Il fallait à l’époque faire tout pour éviter l’abus de position dominante et nous pouvons constater que cet esprit s’est bien emparé de la conception américaine de la régulation qui, à bien des égards favorise l’accès aux nouveaux entrants et accompagne leur développement. Au Sénégal, le concept de facilités essentielles est matérialisé par l’interconnexion. C’est grâce à ce levier de régulation que Free et Expresso Sénégal ont pu concurrencer l’opérateur historique. Au-delà de cette dynamique, nous pouvons citer l’exemple du dégroupage, du partage d’infrastructure et pour couronner le tout, la consécration de la neutralité technologique pour éviter qu’un opérateur exige une technologie particulière pour se connecter au réseau.
Liberté de choix du client
C’est pour éviter d’embrigader les clients et enlever toute possibilité pour l’opérateur dominant le secteur, de fermer la porte aux jeunes pousses, que l’activité de télécommunication est détachée de celle de transfert d’argent. Mais la pratique des opérateurs depuis un an montre le contraire. Il impossible d’acheter du crédit depuis Wave pour l’opérateur Orange ou Free. Par contre si vous passez par Free Money ou Orange Money l’opération est acceptée. Comment vous appelez cela, discrimination ?

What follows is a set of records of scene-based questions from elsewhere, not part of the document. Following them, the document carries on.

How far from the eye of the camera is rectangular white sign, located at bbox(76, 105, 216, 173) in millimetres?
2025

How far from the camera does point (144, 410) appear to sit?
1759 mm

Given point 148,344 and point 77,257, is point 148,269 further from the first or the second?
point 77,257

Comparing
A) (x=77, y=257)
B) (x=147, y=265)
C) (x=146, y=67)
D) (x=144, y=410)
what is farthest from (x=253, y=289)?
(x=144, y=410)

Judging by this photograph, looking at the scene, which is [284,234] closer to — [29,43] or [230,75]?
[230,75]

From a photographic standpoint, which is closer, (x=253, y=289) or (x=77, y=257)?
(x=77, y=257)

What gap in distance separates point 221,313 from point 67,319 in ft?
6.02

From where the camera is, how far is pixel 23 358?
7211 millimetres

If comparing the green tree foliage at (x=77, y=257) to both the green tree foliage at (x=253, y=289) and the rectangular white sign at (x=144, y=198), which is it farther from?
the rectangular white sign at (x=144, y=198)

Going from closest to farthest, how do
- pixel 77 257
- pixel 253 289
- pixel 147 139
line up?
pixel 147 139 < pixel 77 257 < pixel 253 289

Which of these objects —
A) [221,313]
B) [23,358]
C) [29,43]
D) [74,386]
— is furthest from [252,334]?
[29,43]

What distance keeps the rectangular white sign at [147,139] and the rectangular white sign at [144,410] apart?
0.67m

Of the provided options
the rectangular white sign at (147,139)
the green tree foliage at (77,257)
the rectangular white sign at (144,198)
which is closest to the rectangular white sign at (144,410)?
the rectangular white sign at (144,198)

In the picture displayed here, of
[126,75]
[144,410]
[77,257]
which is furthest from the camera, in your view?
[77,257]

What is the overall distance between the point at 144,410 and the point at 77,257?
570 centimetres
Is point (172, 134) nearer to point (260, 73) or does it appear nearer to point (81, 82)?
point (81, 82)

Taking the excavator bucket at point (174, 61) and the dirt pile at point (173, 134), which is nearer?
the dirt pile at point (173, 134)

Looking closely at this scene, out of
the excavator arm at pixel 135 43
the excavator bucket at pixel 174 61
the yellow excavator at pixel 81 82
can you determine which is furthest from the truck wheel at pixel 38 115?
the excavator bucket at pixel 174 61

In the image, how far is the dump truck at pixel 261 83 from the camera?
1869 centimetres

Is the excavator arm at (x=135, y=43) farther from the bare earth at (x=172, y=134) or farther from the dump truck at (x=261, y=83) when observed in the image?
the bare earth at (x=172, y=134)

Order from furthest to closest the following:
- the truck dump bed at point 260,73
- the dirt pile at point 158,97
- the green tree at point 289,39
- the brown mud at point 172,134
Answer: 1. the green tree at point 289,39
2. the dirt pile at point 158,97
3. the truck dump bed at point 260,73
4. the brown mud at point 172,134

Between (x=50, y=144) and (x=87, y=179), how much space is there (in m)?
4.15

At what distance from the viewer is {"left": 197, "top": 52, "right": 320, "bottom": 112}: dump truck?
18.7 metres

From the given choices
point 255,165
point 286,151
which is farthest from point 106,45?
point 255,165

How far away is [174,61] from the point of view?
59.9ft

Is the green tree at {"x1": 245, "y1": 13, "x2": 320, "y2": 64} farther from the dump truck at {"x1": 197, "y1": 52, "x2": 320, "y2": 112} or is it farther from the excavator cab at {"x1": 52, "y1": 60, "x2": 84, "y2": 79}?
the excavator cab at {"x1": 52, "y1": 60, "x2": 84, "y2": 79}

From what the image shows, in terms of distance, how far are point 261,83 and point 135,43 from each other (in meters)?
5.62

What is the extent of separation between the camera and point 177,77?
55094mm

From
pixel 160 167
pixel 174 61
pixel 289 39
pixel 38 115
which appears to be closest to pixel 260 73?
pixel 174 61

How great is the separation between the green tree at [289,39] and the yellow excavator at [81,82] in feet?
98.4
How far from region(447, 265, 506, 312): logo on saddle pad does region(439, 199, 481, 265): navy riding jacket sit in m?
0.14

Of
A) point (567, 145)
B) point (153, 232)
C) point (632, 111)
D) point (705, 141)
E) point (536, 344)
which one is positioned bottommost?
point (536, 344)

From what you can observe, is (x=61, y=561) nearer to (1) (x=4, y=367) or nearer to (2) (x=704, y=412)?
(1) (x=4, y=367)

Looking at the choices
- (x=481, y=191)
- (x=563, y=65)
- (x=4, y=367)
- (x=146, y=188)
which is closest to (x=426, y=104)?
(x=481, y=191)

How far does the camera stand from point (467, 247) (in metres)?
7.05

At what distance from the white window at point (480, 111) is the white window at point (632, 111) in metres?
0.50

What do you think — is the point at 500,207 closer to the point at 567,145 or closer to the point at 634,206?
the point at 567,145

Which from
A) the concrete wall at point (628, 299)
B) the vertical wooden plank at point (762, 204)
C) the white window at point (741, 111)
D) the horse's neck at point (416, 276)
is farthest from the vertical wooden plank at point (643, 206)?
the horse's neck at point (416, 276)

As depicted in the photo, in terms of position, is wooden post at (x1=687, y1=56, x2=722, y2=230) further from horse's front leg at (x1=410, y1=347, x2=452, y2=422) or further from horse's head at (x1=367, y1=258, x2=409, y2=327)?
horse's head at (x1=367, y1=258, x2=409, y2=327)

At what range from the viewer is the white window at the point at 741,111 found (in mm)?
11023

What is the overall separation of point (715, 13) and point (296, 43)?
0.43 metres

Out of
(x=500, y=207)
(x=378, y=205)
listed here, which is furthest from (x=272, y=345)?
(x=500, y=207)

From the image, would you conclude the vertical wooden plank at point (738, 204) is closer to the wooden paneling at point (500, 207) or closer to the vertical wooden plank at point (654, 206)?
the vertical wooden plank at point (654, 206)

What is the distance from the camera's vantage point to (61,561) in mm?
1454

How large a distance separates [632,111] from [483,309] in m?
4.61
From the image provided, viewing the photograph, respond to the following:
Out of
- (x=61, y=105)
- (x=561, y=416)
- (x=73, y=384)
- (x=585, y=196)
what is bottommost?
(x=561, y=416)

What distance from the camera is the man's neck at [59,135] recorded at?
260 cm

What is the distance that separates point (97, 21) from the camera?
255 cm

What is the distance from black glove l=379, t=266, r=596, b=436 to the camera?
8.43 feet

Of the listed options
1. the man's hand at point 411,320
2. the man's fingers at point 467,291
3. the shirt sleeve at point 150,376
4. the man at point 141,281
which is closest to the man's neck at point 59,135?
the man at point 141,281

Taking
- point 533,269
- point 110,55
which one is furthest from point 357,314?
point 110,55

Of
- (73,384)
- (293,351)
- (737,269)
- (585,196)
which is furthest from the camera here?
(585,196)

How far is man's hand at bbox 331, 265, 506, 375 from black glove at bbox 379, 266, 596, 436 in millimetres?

Si l’ARTP continue dans cette inertie la prochaine étape pour les opérateurs sera de nous refuser de renseigner nos numéros de téléphones pour utiliser d’autres produits et ou services des communications électroniques dont ils ne sont pas propriétaire ou partenaire.
L’inclusion financière, qui est un but poursuivi par les finetech peut être considéré comme partie intégrante de l’accès /universel. Les opérateurs sont tenus de rendre ces services dans les meilleures conditions économiques au bénéfice des utilisateurs. Article 24 de la loi précitée.
Pour aller plus loin, mais pas très loin au-delà de l’article 25 toujours de cette même loi, nous avons des garantis pour les utilisateurs en ce qui concerne la liberté dans l’usage des outils et service de l’internet.
Au dela de la neutralité de l’internet, cet article vise la liberté d’utiliser n’importe quelle application qui est conforme à la loi. « Les utilisateurs ont le droit d’accéder et de diffuser les informations et contenus légaux de leur choix, et d’utiliser et fournir des applications, services et équipements terminaux de leur choix, quel que soit le lieu où ils se trouvent et où se trouve le fournisseur, et quel que soit le lieu, l’origine ou la destination de l’information communiquée, du contenu diffusé, de l’application utilisée ou du service fourni ou utilisé.
Comment, au regard de cet article, l’ARTP laisse encore perdurer les pratiques du zero rating ? Il s’agit de cette possibilité de bénéficier encore de facebook zero même si vos données sont épuisées. C’est possible que cela aide ceux qui n’ont plus de connexion, mais ne pensez-vous pas que c’est plus pertinent dans ce cas d’offrir les mêmes conditions à signal ou télégram ?
Ce que Free permet à Free mobile, Orange à Orange Finance mobile, ils doivent mettre wave dans les mêmes conditions. Inversement, WAVE doit accepter et satisfaire à toutes ces conditions sans subir de discrimination. Si toutes les conditions sont réunies, l’ARTP ne devrait pas avoir de difficultés pour trancher elle n’a pas à craindre que sa décision soit attaquée.